Bedell Smith lays the blame for both parties’ emotional inadequacies on their upbringing. “Diana was tormented by feelings of emptiness and detachment; she feared abandonment; she had difficulty sustaining relationships; and she kept those closest to her on tenterhooks,” writes Bedell Smith. “Ultimately, out of frustration, they abandoned her.”

Further revelations about Diana’s rages—which resulted in her throwing herself downstairs whilst pregnant, and slashing herself with razors, shards of glass and knives in front of her husband – paint a picture of a deeply disturbed woman, a long way from the ‘Queen of Hearts’ and ‘People’s Princess’ that was to become her legacy in the immediate aftermath of her death.

One of the prince’s former advisers tells Bedell Smith that after meeting Diana, he remembered thinking: ‘There is a rod of steel up this woman’s back.’ Diana’s father, Earl Spencer, later confirmed as much when he said: ‘Diana is very determined indeed and always gets her own way. I think Prince Charles is learning that by now.’

Princess Diana and Prince Charles during a 1991 trip to Canada. (Credit: Tim Graham/Getty Images)

Diana’s hostility towards Charles is not spared by Bedell Smith. She hated all of his hobbies, his polo, his paintings, his gardening, even his love of Shakespeare, according to the author. “Diana taunted him by saying, ‘You’ll never be King,’ and banished many of his old friends — including the Romseys, the Palmer-Tomkinsons and the Tory MP Nicholas Soames.
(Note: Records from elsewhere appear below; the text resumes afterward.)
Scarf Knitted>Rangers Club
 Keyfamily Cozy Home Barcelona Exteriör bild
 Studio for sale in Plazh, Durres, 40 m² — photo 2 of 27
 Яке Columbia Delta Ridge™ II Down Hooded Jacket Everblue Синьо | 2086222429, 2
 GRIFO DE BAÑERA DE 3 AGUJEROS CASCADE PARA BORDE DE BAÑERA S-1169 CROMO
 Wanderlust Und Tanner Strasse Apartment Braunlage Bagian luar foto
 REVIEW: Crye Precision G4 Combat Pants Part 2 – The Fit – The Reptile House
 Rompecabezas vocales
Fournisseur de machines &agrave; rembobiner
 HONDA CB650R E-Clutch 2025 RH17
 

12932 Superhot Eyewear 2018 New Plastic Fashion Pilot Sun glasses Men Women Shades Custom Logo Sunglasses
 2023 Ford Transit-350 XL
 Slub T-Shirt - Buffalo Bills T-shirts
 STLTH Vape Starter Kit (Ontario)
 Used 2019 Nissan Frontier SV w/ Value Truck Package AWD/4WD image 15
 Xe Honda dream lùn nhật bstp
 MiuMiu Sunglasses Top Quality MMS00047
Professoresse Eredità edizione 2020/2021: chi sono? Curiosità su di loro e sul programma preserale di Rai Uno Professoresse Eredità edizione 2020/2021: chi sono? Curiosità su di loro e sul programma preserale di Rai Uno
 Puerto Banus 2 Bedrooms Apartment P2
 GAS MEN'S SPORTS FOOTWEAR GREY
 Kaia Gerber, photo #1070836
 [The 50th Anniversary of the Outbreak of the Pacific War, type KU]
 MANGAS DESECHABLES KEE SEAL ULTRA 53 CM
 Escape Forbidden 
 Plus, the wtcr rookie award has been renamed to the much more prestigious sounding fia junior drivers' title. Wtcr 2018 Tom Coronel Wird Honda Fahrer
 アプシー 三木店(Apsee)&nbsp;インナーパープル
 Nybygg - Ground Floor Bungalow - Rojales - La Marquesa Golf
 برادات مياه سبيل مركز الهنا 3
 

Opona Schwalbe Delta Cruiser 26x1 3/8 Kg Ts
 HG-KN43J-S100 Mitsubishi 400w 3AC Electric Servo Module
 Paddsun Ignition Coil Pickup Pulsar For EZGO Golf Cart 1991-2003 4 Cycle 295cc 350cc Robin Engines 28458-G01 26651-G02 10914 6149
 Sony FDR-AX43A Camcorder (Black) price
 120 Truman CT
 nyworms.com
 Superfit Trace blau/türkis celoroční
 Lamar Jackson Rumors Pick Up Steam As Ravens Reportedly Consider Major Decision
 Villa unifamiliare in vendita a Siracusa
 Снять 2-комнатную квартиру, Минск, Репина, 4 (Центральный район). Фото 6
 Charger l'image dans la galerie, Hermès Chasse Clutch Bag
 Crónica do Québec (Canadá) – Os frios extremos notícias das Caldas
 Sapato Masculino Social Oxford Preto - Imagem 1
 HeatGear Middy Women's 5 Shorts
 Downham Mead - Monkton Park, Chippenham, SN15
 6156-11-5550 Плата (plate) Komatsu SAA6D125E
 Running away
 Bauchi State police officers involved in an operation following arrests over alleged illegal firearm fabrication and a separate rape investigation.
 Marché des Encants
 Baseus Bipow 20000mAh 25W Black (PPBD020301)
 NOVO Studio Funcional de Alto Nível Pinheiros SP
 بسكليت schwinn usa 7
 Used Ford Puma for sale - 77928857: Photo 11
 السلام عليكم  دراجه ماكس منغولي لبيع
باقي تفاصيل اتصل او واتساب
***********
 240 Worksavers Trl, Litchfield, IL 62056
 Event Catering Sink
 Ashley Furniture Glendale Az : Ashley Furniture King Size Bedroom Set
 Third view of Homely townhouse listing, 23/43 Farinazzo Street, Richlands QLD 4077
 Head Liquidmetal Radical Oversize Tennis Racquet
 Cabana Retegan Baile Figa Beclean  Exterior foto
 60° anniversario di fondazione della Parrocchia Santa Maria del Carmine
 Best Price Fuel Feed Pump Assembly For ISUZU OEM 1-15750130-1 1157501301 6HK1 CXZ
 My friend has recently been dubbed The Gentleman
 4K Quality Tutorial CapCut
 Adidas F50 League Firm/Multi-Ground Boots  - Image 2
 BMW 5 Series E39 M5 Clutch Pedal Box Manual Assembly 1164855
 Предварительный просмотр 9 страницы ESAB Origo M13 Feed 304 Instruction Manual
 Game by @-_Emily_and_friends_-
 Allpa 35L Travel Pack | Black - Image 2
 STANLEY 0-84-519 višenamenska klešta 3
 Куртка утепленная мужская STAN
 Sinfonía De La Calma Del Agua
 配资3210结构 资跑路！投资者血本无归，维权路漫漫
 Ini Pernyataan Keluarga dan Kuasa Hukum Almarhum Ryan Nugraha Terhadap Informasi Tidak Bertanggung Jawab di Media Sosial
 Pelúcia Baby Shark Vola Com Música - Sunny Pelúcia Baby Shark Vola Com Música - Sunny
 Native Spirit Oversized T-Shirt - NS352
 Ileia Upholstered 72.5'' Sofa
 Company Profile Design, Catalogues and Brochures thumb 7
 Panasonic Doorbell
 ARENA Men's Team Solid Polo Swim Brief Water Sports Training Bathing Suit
Resenting anything associated with Charles’s previous life, she also insisted on getting rid of Harvey, his yellow labrador, who was sent to live with one of the prince’s advisers.”

Eventually, the couple took separate bedrooms—“At Highgrove, that entailed Charles moving into a dressing-room to sleep on a single bed, along with a well-worn teddy bear,” Bedell Smith writes.

Prince Charles And Princess Diana on their last official trip together, in November 1992. (Credit: Tim Graham/Getty Images)

As a last attempt at reconciliation, the Archbishop of Canterbury was sent in, but, according to the author, he “saw ‘little evidence’ that Diana ‘was prepared to make the marriage work’ and concluded ‘with some sorrow that Charles was more sinned against than sinning’.”

When separation was finally advised, Bedell Smith says “Everyone in Charles’s family took his side, including Princess Margaret, who had previously shown kindness, even tenderness, to Diana. Prince Philip sent his son a long letter, praising his ‘saint-like fortitude’.”

National newspapers blast headlines on December 21, 1995 with news of the queen’s orders that Charles and Diana divorce. (Credit: JOHNNY EGGITT/AFP/Getty Images)

In separation, their relationship apparently mellowed, with Charles sometimes dropping in to see her and consulting her about their sons. But as Bedell Smith writes: “When Charles heard the news about Diana’s death while being driven through a Paris tunnel with Dodi, he was distraught. At 7.15 am, when his sons awoke, he told them what had happened.”

Later, lashed with grief, self-pity and regret, the prince turned to his courtiers. ‘They’re all going to blame me, aren’t they?’ he said plaintively.”